SARS-CoV-2 has killed millions and cost the economy trillions. To pre-empt future pandemics, we will radically increase the sensitivity of the computational tools used to detect RNA viruses. Illuminating the full diversity of Earth's viruses directly supports Canadians' health by empowering a new generation of unbiased viral diagnostics; and indirectly through better viral surveillance across all facets of One Health (monitoring of crops, wildlife, and our environments for pathogens). At most 0.1% of Earth's viruses are known. Our ignorance is due to 1) inadequate sampling of Earth's biodiversity; and 2) poor computational sensitivity for detecting viruses. To overcome each of these limits, we propose combining two state-of-the-art technologies in a dual ultra-massive (Serratus) / ultra-sensitive (AlphaFold2) experiment. Serratus is a cloud-computing platform allowing us to analyze the global-collection of DNA/RNA sequencing data. Collectively public sequencing data gathered over the past 15 years captures 10M+ samples (60M+ gigabytes) at a cost of $10+ billion. Previously with Serratus we analyzed 5.4 million samples and discovered >130,000 new species of RNA viruses (only 15,000 were known previously). This was based on standard methods which have less than 50% sensitivity for detecting a novel virus, those we call Dark RNA viruses.
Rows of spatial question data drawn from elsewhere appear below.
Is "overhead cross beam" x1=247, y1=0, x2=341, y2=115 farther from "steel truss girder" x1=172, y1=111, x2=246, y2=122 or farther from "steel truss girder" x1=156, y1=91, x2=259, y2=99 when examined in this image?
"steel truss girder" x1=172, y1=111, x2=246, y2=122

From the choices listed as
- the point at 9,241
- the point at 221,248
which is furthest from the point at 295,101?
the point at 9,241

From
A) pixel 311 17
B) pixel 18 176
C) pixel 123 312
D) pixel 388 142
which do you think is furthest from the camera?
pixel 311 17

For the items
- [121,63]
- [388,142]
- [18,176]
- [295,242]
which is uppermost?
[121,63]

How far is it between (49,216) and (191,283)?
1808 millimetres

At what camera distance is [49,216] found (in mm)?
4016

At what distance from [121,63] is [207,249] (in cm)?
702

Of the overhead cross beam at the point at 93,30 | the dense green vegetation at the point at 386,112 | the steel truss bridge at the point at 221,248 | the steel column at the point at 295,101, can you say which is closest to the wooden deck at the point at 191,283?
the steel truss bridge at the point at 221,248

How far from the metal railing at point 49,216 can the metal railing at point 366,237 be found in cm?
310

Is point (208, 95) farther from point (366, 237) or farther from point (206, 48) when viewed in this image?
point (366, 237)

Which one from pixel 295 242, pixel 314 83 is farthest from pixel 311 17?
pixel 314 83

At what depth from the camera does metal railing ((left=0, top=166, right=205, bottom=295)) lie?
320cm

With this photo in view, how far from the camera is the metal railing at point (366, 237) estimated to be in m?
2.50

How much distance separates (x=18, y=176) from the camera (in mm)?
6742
To identify the missing 50% of Dark RNA viruses, we will deploy an AI tool called AlphaFold2 which enables vastly more sensitive protein structure analysis, albeit at ~10,000x the computational cost. Thus we "deeply" analyze 50,000 datasets to find examples of Dark RNA viruses, and in turn perform a "broad" re-analysis of all (now 8M+) public datasets. Illuminating the RNA virome has the potential to uncover viruses associated with human diseases long believed to have an infectious causes: (re)consider Parkinson's, Crohn's, arthritis, or cancers. The goal of this project is to catalyse a new generation infectious disease research.